### QUESTIONS D'ÉTUDE
1. D'après l'extrait sur la traduction d'Astérix, combien d'albums de la série Anthea Bell a-t-elle traduits dans une même langue ?
2. Recopiez fidèlement le passage de l'extrait sur la traduction d'Astérix qui va de "On ne s’attaque" jusqu'à "sa version anglaise.".
3. Prolongez le texte consacré à la traductrice d'Astérix après sa dernière phrase.

### EXTRAIT À LIRE
Anthea Bell l’a fait. Elle est même la seule traductrice à avoir adapté la totalité des 36 albums d’Astérix dans une même langue. Le dernier, Le Papyrus de César, de Jean-Yves Ferri et Didier Conrad (les nouveaux auteurs de la série), n’a pas échappé à son examen : «C’est un album qui n’a pas été facile à traduire, dit-elle, ce qui est plutôt bon signe » quant à sa qualité.

On ne s’attaque pas à un monument aussi complexe linguistiquement qu’Astérix sans se rappeler la nature même de son métier. « Si on préfère l’esprit à la lettre, traduire Astérix n’est pas impossible, affirme Anthea Bell. Même pour les jeux de mots, il y a toujours moyen de trouver quelque chose de semblable, à défaut d’être exact. »

Un calembour n’en est plus un dès lors qu’il est traduit littéralement : l’ancienne élève du Somerville College d’Oxford (où passèrent Indira Gandhi et Margaret Thatcher) s’est adossée à cette conviction pendant plus de quatre décennies afin de s’autoriser une liberté littéraire qui pourrait presque lui conférer le statut de coauteure de la série dans sa version anglaise.

### DONNÉES FOURNIES
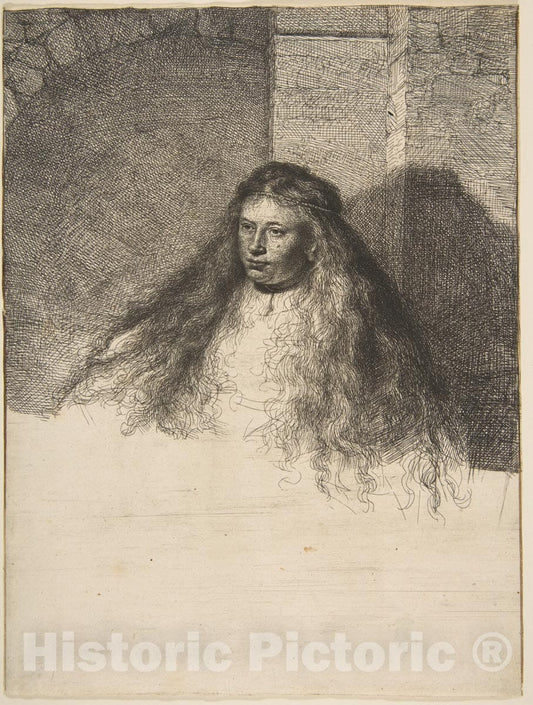 Art Print : Rembrandt (Rembrandt Van Rijn) - The Great Jewish Bride : Vintage Wall Art
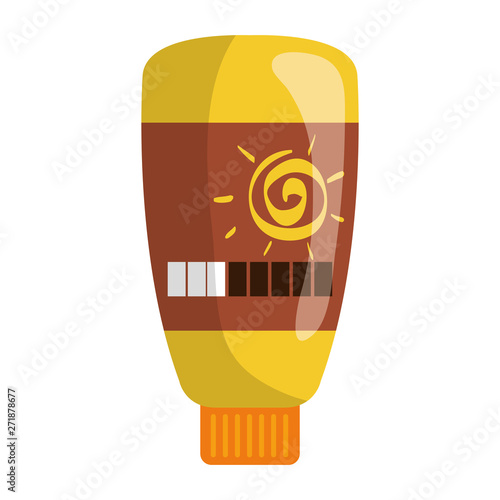 solar blocker bottle product icon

### CORRIGÉ DES EXERCICES
1. Elle a traduit la totalité des 36 albums.

2.
On ne s’attaque pas à un monument aussi complexe linguistiquement qu’Astérix sans se rappeler la nature même de son métier. « Si on préfère l’esprit à la lettre, traduire Astérix n’est pas impossible, affirme Anthea Bell. Même pour les jeux de mots, il y a toujours moyen de trouver quelque chose de semblable, à défaut d’être exact. »

Un calembour n’en est plus un dès lors qu’il est traduit littéralement : l’ancienne élève du Somerville College d’Oxford (où passèrent Indira Gandhi et Margaret Thatcher) s’est adossée à cette conviction pendant plus de quatre décennies afin de s’autoriser une liberté littéraire qui pourrait presque lui conférer le statut de coauteure de la série dans sa version anglaise.

3.
Son apport le plus notable concerne probablement les noms des personnages. Si Obélix et Astérix ont gardé le leur (asterisk et obelisk existent en anglais), Anthea Bell a dû rebptiser quelque 400 protagonistes. Le barde Assurancetourix est ainsi devenu Cacofonix – l’équivalent anglais d’assurance tous risques (all risk insurance) n’offrant aucun potentiel humoristique. Pour les mêmes raisons, le chien Idéfix a été baptisé Dogmatix outre-Manche, et le chef Abraracourcix à l’embonpoint généreux s’appelle, lui, Vitalstatistix (vital statistics signifiant notamment mensurations).

La trouvaille la plus osée d’Anthea Bell reste toutefois Getafix, le nom anglais donné au druide Panoramix. Dans le langage des consommateurs de drogue, « to get a fix » signifie « avoir sa dose » – de là à considérer les Gaulois « camés » à la potion magique, le pas est un peu rapide… « J’aurais pu garder Panoramix vu que l’adjectif panoramic existe aussi en anglais, mais je n’ai pas pu résister à faire ce jeu de mots. »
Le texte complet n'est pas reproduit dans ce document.